Reputation: 5540
I try to make a frontend for a kind of programs... there are 2 particularities:
1) When we meet a string beginning with =
, I want to read the rest of the string as a formula
instead of a string value. For instance, "123"
, "TRUE"
, "TRUE+123"
are considered having string
as type, while "=123"
, "=TRUE"
, "=TRUE+123"
are considered having Syntax.formula
as type. By the way,
(* in syntax.ml *)
and expression =
| E_formula of formula
| E_string of string
...
and formula =
| F_int of int
| F_bool of bool
| F_Plus of formula * formula
| F_RC of rc
and rc =
| RC of int * int
2) Inside the formula, some strings are interpreted differently from outside. For instance, in a command R4C5 := 4
, R4C5
which is actually a variable, is considered as a identifier
, while in "=123+R4C5"
which tries to be translated to a formula, R4C5
is translated as RC (4,5): rc
.
So I don't know how to realize this with 1 or 2 lexers, and 1 or 2 parsers.

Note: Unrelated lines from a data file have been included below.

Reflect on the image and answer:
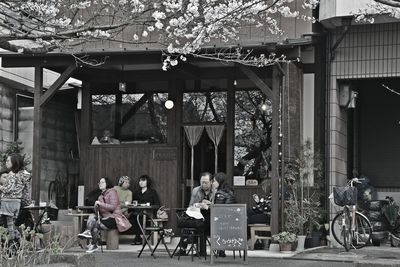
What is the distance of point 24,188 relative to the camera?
1280 centimetres

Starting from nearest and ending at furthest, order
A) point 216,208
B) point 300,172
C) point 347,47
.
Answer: point 216,208 < point 300,172 < point 347,47

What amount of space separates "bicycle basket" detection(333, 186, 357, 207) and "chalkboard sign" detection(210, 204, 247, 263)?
8.09 ft

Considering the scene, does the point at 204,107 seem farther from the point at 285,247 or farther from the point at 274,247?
the point at 285,247

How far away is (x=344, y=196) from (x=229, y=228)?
280cm

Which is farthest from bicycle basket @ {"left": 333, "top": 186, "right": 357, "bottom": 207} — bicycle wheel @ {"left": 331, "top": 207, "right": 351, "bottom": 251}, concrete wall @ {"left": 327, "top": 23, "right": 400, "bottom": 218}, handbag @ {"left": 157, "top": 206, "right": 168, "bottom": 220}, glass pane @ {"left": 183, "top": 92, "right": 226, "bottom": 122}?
handbag @ {"left": 157, "top": 206, "right": 168, "bottom": 220}

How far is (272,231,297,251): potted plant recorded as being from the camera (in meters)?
13.9

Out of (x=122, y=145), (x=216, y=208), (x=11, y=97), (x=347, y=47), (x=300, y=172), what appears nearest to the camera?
(x=216, y=208)

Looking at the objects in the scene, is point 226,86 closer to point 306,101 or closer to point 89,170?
point 306,101

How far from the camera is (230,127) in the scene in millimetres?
16797

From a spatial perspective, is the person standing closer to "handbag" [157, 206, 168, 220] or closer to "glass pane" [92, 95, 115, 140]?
"handbag" [157, 206, 168, 220]

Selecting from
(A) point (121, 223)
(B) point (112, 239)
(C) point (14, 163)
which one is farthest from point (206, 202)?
(C) point (14, 163)

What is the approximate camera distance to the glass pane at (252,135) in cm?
1662

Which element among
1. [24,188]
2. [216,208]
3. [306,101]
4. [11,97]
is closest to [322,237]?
[306,101]

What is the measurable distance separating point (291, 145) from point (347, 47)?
2.60 m
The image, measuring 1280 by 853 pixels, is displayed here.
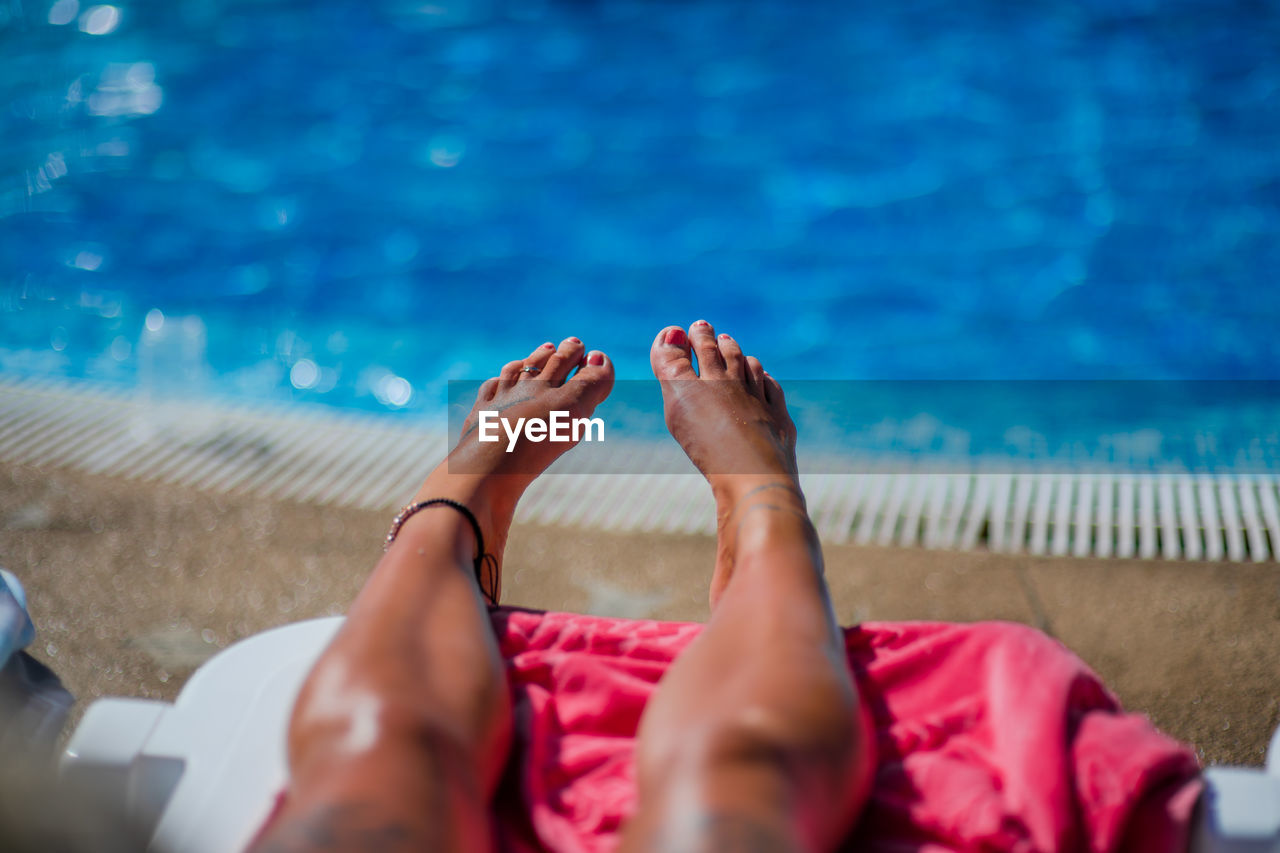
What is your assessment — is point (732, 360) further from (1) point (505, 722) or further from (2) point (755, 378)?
(1) point (505, 722)

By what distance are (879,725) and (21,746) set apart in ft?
3.55

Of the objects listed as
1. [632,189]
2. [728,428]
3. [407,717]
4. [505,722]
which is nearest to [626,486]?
[728,428]

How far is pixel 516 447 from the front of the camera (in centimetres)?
179

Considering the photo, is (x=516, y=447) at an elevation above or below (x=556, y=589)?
above

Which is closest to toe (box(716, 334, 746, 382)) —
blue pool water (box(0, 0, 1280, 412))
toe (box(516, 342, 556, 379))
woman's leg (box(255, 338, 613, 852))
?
toe (box(516, 342, 556, 379))

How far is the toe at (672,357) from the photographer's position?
2.07 metres

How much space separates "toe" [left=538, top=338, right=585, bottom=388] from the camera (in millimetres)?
2127

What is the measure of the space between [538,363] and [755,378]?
0.50 meters

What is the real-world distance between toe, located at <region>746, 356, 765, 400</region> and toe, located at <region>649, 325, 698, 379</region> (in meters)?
0.12

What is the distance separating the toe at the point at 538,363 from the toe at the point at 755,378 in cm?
45

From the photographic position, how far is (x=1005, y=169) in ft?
14.9

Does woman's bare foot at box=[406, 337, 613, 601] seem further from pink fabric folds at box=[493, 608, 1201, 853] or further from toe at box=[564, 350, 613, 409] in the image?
pink fabric folds at box=[493, 608, 1201, 853]

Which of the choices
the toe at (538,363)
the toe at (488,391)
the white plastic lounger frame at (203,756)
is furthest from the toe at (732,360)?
the white plastic lounger frame at (203,756)

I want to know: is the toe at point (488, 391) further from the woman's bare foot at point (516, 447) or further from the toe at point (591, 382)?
the toe at point (591, 382)
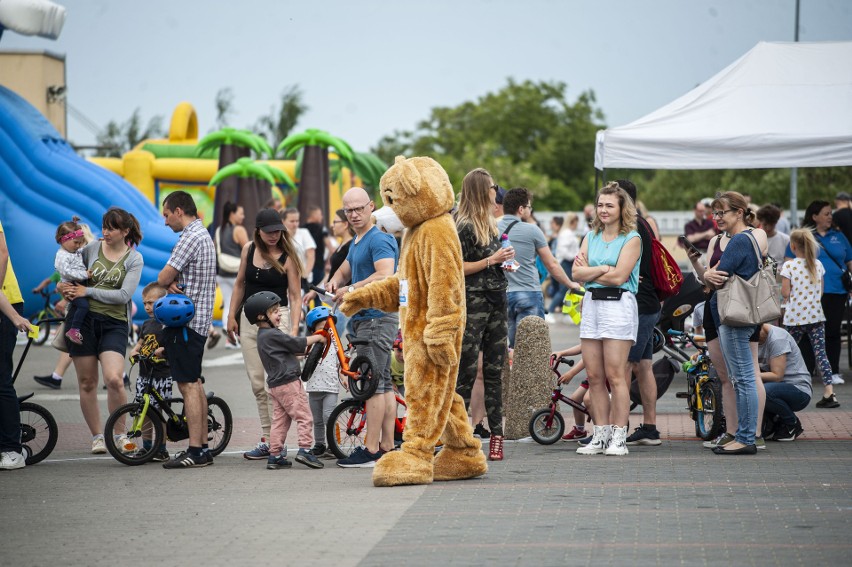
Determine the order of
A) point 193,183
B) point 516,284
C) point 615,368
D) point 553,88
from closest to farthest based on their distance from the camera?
point 615,368, point 516,284, point 193,183, point 553,88

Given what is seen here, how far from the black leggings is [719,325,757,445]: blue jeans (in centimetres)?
455

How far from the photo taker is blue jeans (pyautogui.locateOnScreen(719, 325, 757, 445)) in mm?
8688

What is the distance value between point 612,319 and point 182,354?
3.09 metres

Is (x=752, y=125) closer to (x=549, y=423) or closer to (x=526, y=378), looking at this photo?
(x=526, y=378)

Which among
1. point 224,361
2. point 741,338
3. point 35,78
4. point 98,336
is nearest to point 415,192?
point 741,338

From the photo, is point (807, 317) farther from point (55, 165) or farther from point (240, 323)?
point (55, 165)

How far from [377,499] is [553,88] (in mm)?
A: 78191

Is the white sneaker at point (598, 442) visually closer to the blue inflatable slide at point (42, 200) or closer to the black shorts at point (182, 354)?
the black shorts at point (182, 354)

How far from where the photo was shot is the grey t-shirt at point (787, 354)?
9.60m

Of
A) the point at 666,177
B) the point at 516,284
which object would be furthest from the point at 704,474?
the point at 666,177

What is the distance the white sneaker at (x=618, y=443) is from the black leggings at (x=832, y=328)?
4.83 meters

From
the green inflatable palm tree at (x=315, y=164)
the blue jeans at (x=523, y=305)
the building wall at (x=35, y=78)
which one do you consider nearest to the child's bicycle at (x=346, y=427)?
the blue jeans at (x=523, y=305)

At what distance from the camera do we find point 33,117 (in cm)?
2122

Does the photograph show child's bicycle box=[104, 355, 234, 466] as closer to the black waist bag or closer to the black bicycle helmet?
the black bicycle helmet
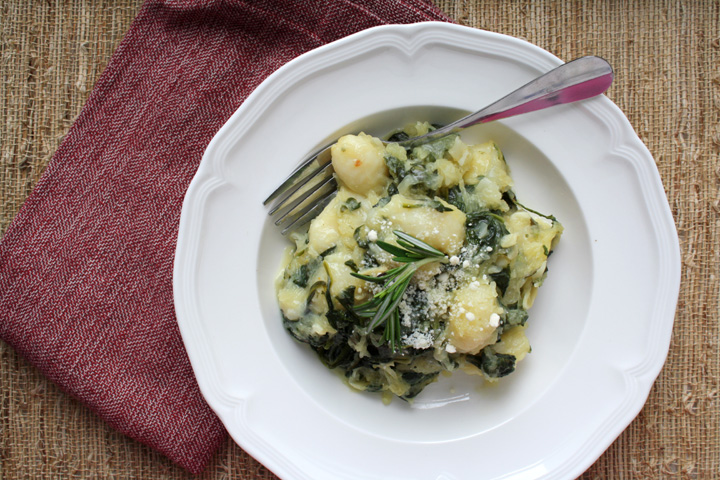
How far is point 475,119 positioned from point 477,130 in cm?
14

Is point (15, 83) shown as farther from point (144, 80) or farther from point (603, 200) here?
point (603, 200)

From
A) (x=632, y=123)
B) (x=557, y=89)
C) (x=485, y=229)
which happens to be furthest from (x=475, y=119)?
(x=632, y=123)

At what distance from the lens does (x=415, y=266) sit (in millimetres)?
2174

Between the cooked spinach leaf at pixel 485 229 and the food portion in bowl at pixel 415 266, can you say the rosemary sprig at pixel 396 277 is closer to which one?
the food portion in bowl at pixel 415 266

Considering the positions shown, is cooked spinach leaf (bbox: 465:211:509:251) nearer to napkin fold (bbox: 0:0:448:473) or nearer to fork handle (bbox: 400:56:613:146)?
fork handle (bbox: 400:56:613:146)

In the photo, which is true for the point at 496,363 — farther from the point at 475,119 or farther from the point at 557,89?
Result: the point at 557,89

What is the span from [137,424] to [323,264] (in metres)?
1.30

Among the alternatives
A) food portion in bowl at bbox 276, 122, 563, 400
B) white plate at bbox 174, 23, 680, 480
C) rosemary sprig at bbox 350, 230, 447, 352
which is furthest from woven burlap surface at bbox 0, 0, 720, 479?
rosemary sprig at bbox 350, 230, 447, 352

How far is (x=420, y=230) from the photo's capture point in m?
2.25

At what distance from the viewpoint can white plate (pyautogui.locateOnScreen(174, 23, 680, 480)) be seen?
239 cm

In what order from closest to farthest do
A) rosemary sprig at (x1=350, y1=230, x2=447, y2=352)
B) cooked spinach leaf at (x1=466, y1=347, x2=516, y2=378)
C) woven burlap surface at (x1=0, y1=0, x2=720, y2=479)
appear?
rosemary sprig at (x1=350, y1=230, x2=447, y2=352), cooked spinach leaf at (x1=466, y1=347, x2=516, y2=378), woven burlap surface at (x1=0, y1=0, x2=720, y2=479)

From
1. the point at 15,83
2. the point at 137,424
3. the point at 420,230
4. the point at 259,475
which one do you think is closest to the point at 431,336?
the point at 420,230

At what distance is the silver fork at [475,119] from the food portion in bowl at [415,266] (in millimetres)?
77

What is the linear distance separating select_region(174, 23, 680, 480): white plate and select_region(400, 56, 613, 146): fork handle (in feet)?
0.17
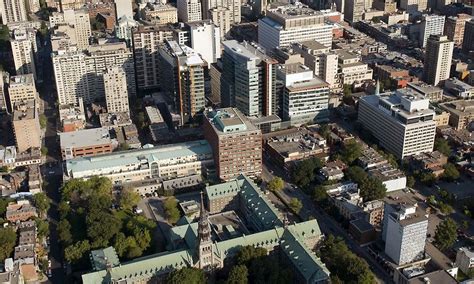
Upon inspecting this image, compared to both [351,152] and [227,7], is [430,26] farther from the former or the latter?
[351,152]

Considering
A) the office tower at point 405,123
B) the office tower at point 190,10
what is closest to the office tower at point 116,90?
the office tower at point 405,123

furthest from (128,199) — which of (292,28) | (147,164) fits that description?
(292,28)

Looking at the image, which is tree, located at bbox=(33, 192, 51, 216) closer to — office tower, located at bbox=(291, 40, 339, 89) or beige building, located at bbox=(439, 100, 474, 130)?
office tower, located at bbox=(291, 40, 339, 89)

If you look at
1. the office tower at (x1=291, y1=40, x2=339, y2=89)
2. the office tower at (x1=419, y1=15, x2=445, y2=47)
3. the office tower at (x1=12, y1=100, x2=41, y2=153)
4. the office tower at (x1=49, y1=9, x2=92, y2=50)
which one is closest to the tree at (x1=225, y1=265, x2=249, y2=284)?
the office tower at (x1=12, y1=100, x2=41, y2=153)

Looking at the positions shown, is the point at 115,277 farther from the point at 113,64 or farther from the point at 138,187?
the point at 113,64

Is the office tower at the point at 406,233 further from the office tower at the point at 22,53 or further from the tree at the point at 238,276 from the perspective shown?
the office tower at the point at 22,53
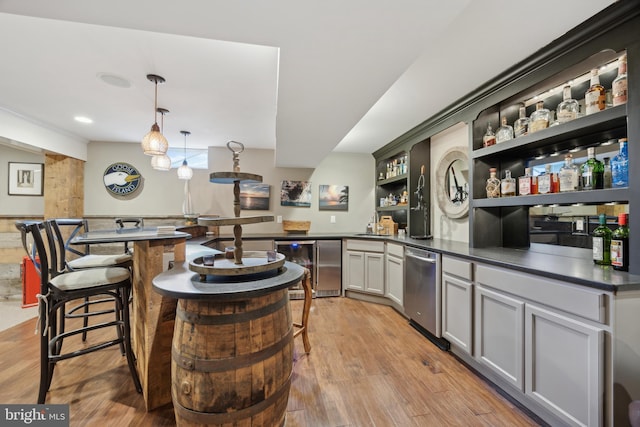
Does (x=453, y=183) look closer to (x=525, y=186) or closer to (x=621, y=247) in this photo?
(x=525, y=186)

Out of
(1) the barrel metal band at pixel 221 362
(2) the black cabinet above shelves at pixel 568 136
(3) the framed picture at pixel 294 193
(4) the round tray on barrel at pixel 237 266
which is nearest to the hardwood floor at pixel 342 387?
(1) the barrel metal band at pixel 221 362

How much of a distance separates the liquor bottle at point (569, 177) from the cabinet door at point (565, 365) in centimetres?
84

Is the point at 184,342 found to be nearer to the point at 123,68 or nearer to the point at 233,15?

At the moment, I try to realize all in 1 lexer and 1 parser. Here is part of code, which doesn't work, it still considers R4C5
as identifier
, instead of rc
:
(* in lexer.mll *)
let begin_formula = double_quote "="
let end_formula = double_quote
let STRING = double_quote ([^ "=" ])* double_quote
rule token = parse
...
| begin_formula { BEGIN_FORMULA }
| 'R' { R }
| 'C' { C }
| end_formula { END_FORMULA }
| lex_identifier as li
{ try Hashtbl.find keyword_table (lowercase li)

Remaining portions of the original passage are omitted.